Addressing Prompt Adherence in Gen-3
Gen-3 tries really hard to follow the instructions given in your prompt. Sometimes, if the model can’t fully achieve what you’ve asked for, it might add a dissolve or cut to accommodate the instructions.
For example, when I tried the prompt:
“A woman’s green eye in a macro shot. The camera pulls out to reveal the interior of an industrial spaceship with a muted, cold atmosphere.”
As you can see, while it does start with a macro shot of the eye, it dissolves into another scene. This kind of morphing is something you might notice while using the model.
Maintaining a Consistent Look
If you like a specific generation and want to create variations, Gen-3 allows you to reroll prompts while maintaining some stylistic consistency.
For instance, I created a music video for Radiohead’s “Exit Music (For a Film)” using this technique. Here’s what it looked like:
I used the seed function to maintain the overall look across different scenes. By copying the seed and reusing it in subsequent generations, you can achieve a similar vibe without ending up with the exact same output.
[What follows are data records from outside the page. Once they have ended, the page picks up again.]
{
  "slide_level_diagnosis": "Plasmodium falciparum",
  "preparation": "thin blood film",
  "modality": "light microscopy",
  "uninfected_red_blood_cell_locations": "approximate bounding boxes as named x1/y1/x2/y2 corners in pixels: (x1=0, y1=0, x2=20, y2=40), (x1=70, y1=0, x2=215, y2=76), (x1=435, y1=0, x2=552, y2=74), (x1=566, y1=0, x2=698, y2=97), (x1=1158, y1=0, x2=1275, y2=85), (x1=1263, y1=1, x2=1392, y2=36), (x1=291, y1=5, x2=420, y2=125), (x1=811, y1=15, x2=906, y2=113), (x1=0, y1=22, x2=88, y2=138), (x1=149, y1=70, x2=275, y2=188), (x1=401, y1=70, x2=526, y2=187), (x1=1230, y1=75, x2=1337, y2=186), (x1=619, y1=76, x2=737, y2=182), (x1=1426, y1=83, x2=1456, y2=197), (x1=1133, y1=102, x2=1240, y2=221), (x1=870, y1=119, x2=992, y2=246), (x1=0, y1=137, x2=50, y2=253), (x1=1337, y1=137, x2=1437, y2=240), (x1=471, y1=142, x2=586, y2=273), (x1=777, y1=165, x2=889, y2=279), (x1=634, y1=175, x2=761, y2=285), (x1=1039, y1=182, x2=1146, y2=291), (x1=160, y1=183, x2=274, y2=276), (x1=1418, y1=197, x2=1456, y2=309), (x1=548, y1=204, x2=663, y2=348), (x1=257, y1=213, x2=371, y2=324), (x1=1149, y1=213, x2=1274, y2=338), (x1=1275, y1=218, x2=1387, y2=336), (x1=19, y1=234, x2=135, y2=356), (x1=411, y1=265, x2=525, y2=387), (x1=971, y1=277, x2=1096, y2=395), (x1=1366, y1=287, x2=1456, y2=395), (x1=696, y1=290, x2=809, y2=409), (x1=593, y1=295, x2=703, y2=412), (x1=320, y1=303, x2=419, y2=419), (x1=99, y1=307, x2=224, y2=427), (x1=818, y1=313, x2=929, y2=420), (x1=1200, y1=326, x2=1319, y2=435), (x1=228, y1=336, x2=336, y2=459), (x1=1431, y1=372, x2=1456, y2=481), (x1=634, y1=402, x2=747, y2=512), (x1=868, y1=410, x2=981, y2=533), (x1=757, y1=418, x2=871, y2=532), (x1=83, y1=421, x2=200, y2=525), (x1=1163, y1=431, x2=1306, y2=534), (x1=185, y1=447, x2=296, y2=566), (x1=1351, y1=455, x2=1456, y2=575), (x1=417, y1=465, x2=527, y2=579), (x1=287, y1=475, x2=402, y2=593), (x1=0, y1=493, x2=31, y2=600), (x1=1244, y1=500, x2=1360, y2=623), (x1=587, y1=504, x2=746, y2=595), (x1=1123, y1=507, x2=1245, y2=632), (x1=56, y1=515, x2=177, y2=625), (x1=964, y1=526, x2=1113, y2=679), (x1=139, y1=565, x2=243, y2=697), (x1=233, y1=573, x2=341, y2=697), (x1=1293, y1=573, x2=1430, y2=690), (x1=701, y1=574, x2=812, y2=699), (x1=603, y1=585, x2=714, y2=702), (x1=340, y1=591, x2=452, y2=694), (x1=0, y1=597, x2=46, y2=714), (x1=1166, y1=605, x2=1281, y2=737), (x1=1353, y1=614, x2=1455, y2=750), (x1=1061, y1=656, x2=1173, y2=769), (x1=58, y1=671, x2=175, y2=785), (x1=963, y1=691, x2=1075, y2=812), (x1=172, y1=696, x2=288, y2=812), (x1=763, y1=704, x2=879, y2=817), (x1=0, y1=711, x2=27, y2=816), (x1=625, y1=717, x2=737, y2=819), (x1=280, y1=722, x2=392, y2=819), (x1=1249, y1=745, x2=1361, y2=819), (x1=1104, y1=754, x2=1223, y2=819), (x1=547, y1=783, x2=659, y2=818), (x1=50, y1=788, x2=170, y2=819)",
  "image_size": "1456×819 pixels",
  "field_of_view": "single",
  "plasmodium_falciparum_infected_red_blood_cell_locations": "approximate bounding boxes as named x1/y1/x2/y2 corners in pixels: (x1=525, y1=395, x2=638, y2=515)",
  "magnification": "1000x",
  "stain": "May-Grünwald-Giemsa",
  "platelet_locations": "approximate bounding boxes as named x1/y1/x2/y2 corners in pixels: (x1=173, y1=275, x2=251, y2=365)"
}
Community Ideas on Prompting
One of the most interesting discoveries from the community comes from Tom Blake, who noted that adding the word “suddenly” to a prompt can lead to dynamic results.
I tried it out with the prompt:
“Rain falling over a city. Suddenly, we zoom down to the street and enter the POV of someone running into a coffee shop.”
The result was quite compelling:
Though the character didn’t quite make it into the coffee shop, the intensity of the rain and the overall atmosphere were captured well.
Text in Gen-3
Another feature in Gen-3 is the ability to generate text within video scenes. One impressive example by Blaine Brown mimics the opening sequence of the Marvel Cinematic Universe (MCU):
“A close-up of superhero comic book pages flipping, with narrow depth of field on a wooden table. As the camera zooms out, the words ‘bzen’ are revealed in 3D letters, textured with comic panels.”
I attempted to recreate this prompt using my name, but ran into errors. It seems Gen-3 has restrictions around using specific keywords like “Marvel” or “MCU.” However, there are ways to work around that by rephrasing or generalizing the terms.
Final Thoughts on Gen-3 Prompting
Gen-3 is incredibly powerful, but it’s not without its quirks. While prompt structure and specific keywords can help, sometimes less is more. You might find that a simple prompt can yield unexpectedly awesome results.
For example, I once generated:
“A puppet talking to a man who clearly doesn’t want to be talking to a puppet.”
The result was pure comedy gold!
In summary, keep experimenting, test different prompt styles, and don’t be afraid to try something unconventional. Gen-3 has a lot to offer, and with creativity.